▸ EXCERTO CITADO
▽
Rui Massena - Uma vida inteira na música como intérprete, a aperfeiçoar-me para ser criterioso, rigoroso e capaz, de modo a honrar e respeitar as palavras que outros escreveram. Mas, paralelamente e muito escondido, havia um mundo meu, também desde muito cedo, que ficou sempre apagado. No ensino artístico, aquilo que te é estimulado é o aperfeiçoamento técnico com vista à interpretação. Na minha opinião, desde cedo devia começar o desenvolvimento intuitivo da nossa própria voz.

RS - É como trepar a montanha por um caminho pedregoso?
RM - É. A vida artística é bela mas muito dura. É um bocadinho como o desporto. É alta competição. Necessita de uma grande abnegação e muito tempo de trabalho. Há um grau contínuo de exigência, sempre cada vez maior. Aspiramos à perfeição, à execução perfeita. Quando dei conta, ao fim de tantos anos, percebi que já não estava feliz só com isso.

RS - E nasce aí o Rui Massena compositor.
RM - O compositor precisa exactamente  do contrário. Precisa duma vivência muito particular, de acreditar nas suas próprias palavras, de acreditar nos seus próprios impulsos, não os subjugar a ninguém. Precisa de muito trabalho e exigência, mas sobretudo de se compreender bem a si próprio. De responder à pergunta «O que é que eu quero?» – e não «O que é que os outros querem de mim?».



RS - Depois de anos de esforço para dominar a linguagem das sinfonias, essa escolha parece dramática.
RM - Nunca se perde e estará sempre comigo. Naquele momento, tu assumes para ti que vais passar a viver de acordo contigo, não com a perfeição, mas entendendo que as tuas imperfeições são, provavelmente, a tua perfeição. Ou seja, as tuas imperfeições resultam naquilo que tu és. O exercício deixa de ser aspirar à perfeição, mas a que as coisas te toquem, te façam bem e sejam a tua voz no mundo.
△
▸ INSTRUÇÃO 1
Responda às seguintes perguntas com base no excerto citado:
(a) No ensino artístico, o que é estimulado?
(b) Com que atividade compara Rui Massena a vida artística?
(c) A que pergunta precisa o compositor de responder?
O excerto citado e as linhas não têm qualquer relação entre si.

▸ LINHAS A PROCESSAR
▽
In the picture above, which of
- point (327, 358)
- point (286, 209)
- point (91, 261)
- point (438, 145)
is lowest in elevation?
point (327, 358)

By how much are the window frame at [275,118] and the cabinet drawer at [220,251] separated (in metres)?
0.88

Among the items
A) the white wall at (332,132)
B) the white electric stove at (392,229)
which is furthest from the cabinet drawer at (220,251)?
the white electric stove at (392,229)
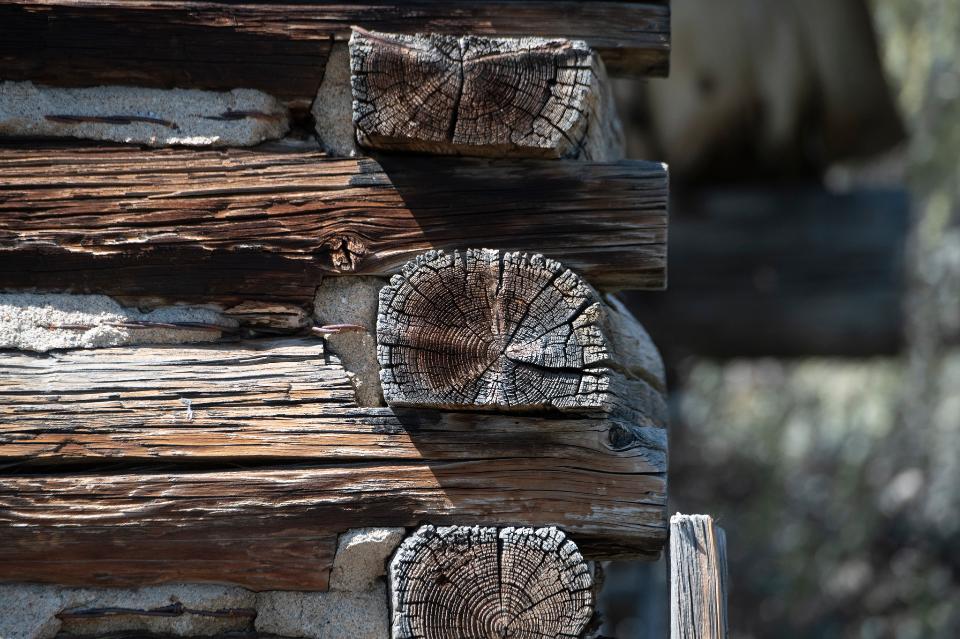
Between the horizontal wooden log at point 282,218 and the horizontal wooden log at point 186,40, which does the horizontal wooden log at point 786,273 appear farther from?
the horizontal wooden log at point 186,40

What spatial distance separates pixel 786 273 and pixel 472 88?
2.45 metres

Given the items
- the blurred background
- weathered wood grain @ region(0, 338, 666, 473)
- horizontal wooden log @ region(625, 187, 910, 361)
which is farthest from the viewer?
horizontal wooden log @ region(625, 187, 910, 361)

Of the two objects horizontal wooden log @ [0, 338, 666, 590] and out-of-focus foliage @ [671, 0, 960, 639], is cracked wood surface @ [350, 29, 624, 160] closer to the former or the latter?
horizontal wooden log @ [0, 338, 666, 590]

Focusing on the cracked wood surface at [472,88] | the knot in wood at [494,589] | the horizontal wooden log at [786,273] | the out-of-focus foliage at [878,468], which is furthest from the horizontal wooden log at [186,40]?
the out-of-focus foliage at [878,468]

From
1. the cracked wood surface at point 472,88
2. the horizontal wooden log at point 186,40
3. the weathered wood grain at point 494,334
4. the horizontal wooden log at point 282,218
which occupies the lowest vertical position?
the weathered wood grain at point 494,334

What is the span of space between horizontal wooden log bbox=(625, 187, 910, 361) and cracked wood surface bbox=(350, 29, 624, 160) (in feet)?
7.42

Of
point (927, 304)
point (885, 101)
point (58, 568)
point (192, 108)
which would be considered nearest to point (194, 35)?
point (192, 108)

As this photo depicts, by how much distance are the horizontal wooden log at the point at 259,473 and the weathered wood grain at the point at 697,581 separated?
5cm

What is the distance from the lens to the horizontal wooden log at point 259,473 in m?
1.48

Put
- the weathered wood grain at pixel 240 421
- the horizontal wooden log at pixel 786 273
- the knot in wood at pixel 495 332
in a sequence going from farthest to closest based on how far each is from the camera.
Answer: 1. the horizontal wooden log at pixel 786 273
2. the weathered wood grain at pixel 240 421
3. the knot in wood at pixel 495 332

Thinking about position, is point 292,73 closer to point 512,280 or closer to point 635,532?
point 512,280

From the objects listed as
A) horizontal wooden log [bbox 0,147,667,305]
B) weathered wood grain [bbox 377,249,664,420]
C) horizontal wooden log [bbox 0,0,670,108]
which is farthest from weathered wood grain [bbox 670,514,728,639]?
horizontal wooden log [bbox 0,0,670,108]

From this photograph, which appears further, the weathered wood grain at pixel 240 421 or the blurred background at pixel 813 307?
the blurred background at pixel 813 307

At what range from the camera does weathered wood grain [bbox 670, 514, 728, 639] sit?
1.42m
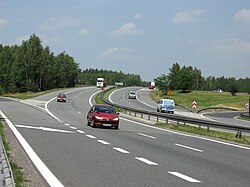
△
▸ INSTRUÇÃO 2
Transcreva novamente as linhas, começando pela que contém "Thinking about position, is" e terminando na última das linhas. Omita as imagens.

▸ RESULTADO DO EXERCÍCIO 1
(a) O aperfeiçoamento técnico com vista à interpretação.
(b) Com o desporto.
(c) «O que é que eu quero?»

▸ RESULTADO DO EXERCÍCIO 2
Thinking about position, is point 292,73 closer to point 512,280 or closer to point 635,532?
point 512,280

From the objects listed as
A) horizontal wooden log [bbox 0,147,667,305]
B) weathered wood grain [bbox 377,249,664,420]
C) horizontal wooden log [bbox 0,0,670,108]
which is farthest from weathered wood grain [bbox 670,514,728,639]?
horizontal wooden log [bbox 0,0,670,108]

From this photograph, which appears further, the weathered wood grain at pixel 240 421 or the blurred background at pixel 813 307?
the blurred background at pixel 813 307

At what range from the camera does weathered wood grain [bbox 670, 514, 728, 639] sit?
1.42m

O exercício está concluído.